### Problems to work on
- a) Translate this sentence from the royal wedding essay into Spanish: "So we packed an overnight bag and checked into the newish Le Meridien Hotel on the edge of downtown."
- b) Print the royal wedding essay word for word from "Twice in a Queen’s" to "kinky Berlin boys.".

40, Love

Twice in a Queen’s Life

Coming Up: A royal engagement reminds Jon Paul of his mother's flare for the dramatic.

My mother instilled in me a love—and, well, let’s face it, a flare—for the dramatic.  She could take almost any occasion and infuse it with an intensified sense of purpose.  When I went with her as a kid on a Rhine riverboat tour through Germany, we didn’t just go eat at a castle like the others in our group.  No, mother insisted we purchase and wear authentic Bavarian outfits including lederhosen.  I’ll pause here and blame her for my later infatuation with kinky Berlin boys.

But in July 1981, mother really took things to new heights the day Princess Diana was married to Prince Charles.  Others might have been content to watch the glass carriage procession from the comfort of their living rooms, but not us.  The royal nuptials—“an event so special you might only see it once in your lifetime,” mother told me—deserved to be watched from something grander than our mustard yellow living room in our Dallas ranch style home.

So we packed an overnight bag and checked into the newish Le Meridien Hotel on the edge of downtown.  “It’s more ‘continental’ than British,” mother told me.  “But it’s the closest Dallas has to a Four Seasons.  Which is Canadian.  Practically the same thing.”

### Extracted information
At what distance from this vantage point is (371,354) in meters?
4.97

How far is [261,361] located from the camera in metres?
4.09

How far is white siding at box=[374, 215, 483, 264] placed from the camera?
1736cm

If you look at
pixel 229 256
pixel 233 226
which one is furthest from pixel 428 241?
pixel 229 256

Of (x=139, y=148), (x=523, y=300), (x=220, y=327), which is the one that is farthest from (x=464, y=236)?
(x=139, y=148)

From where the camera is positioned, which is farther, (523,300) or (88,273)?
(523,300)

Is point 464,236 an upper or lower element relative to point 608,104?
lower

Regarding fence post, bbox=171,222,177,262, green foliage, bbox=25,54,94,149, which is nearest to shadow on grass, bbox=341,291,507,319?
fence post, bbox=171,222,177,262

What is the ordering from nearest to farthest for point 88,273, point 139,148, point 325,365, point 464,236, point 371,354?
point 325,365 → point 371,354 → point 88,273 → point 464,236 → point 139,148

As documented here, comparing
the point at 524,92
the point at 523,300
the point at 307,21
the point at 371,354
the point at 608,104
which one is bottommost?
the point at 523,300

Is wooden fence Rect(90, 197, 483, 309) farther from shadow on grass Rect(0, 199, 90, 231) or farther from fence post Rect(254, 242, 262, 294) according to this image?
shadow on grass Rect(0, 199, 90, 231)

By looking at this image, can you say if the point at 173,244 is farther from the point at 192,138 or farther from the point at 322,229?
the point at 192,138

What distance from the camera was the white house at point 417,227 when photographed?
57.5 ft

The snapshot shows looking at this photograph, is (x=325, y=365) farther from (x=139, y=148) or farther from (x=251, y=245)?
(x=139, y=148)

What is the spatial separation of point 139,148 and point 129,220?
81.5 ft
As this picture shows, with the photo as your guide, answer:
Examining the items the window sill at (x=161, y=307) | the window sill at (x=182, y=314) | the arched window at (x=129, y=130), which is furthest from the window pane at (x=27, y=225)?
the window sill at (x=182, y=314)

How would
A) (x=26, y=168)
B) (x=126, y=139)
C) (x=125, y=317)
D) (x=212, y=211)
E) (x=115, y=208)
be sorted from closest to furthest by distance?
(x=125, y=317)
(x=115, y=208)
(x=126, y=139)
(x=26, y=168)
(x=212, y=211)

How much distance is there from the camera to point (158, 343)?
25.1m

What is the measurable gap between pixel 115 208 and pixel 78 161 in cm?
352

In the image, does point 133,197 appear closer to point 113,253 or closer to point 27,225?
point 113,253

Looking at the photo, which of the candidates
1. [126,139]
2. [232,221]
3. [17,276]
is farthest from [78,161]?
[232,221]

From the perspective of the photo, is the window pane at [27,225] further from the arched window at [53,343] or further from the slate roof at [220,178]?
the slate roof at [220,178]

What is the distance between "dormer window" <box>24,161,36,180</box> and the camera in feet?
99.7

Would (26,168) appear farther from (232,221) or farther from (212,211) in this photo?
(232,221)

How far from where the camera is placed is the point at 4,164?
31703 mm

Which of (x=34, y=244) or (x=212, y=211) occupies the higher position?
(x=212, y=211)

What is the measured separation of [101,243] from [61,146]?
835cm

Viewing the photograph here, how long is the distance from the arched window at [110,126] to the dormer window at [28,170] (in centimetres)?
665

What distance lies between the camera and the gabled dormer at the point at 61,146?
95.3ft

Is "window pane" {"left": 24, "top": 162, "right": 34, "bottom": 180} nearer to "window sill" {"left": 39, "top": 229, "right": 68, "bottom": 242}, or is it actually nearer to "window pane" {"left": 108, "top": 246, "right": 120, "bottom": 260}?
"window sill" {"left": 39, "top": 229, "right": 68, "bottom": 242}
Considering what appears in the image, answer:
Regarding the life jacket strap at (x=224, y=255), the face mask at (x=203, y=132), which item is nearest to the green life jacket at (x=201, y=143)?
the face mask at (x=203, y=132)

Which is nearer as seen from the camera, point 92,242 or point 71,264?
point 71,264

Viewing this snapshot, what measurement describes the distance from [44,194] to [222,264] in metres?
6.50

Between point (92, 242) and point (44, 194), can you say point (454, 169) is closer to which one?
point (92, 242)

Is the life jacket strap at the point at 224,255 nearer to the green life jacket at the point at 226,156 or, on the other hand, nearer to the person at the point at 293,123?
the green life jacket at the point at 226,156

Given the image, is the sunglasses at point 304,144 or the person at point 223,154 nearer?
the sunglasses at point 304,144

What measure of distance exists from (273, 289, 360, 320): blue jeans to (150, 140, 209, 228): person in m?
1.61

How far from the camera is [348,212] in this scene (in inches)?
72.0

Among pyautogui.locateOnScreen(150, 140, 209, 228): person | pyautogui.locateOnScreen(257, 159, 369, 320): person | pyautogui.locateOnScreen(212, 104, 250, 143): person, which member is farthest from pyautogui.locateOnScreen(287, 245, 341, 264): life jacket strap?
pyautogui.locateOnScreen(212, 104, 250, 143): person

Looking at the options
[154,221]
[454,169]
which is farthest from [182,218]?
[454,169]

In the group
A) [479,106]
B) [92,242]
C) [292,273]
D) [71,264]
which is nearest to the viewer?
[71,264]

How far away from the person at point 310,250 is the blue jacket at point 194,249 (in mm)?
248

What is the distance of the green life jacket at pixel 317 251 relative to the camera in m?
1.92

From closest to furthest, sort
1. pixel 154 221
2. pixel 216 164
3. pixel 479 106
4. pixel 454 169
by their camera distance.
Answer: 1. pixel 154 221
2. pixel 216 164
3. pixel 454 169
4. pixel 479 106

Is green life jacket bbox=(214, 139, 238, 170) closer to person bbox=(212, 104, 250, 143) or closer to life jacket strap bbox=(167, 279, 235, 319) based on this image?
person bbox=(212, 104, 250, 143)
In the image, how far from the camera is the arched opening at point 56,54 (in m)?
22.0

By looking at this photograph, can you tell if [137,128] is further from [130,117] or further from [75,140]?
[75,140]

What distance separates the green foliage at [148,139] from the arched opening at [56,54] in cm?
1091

### Set of answers
- a) Así que preparamos una bolsa para pasar la noche y nos registramos en el hotel Le Meridien, bastante nuevo, en el límite del centro de la ciudad.

- b)
Twice in a Queen’s Life

Coming Up: A royal engagement reminds Jon Paul of his mother's flare for the dramatic.

My mother instilled in me a love—and, well, let’s face it, a flare—for the dramatic.  She could take almost any occasion and infuse it with an intensified sense of purpose.  When I went with her as a kid on a Rhine riverboat tour through Germany, we didn’t just go eat at a castle like the others in our group.  No, mother insisted we purchase and wear authentic Bavarian outfits including lederhosen.  I’ll pause here and blame her for my later infatuation with kinky Berlin boys.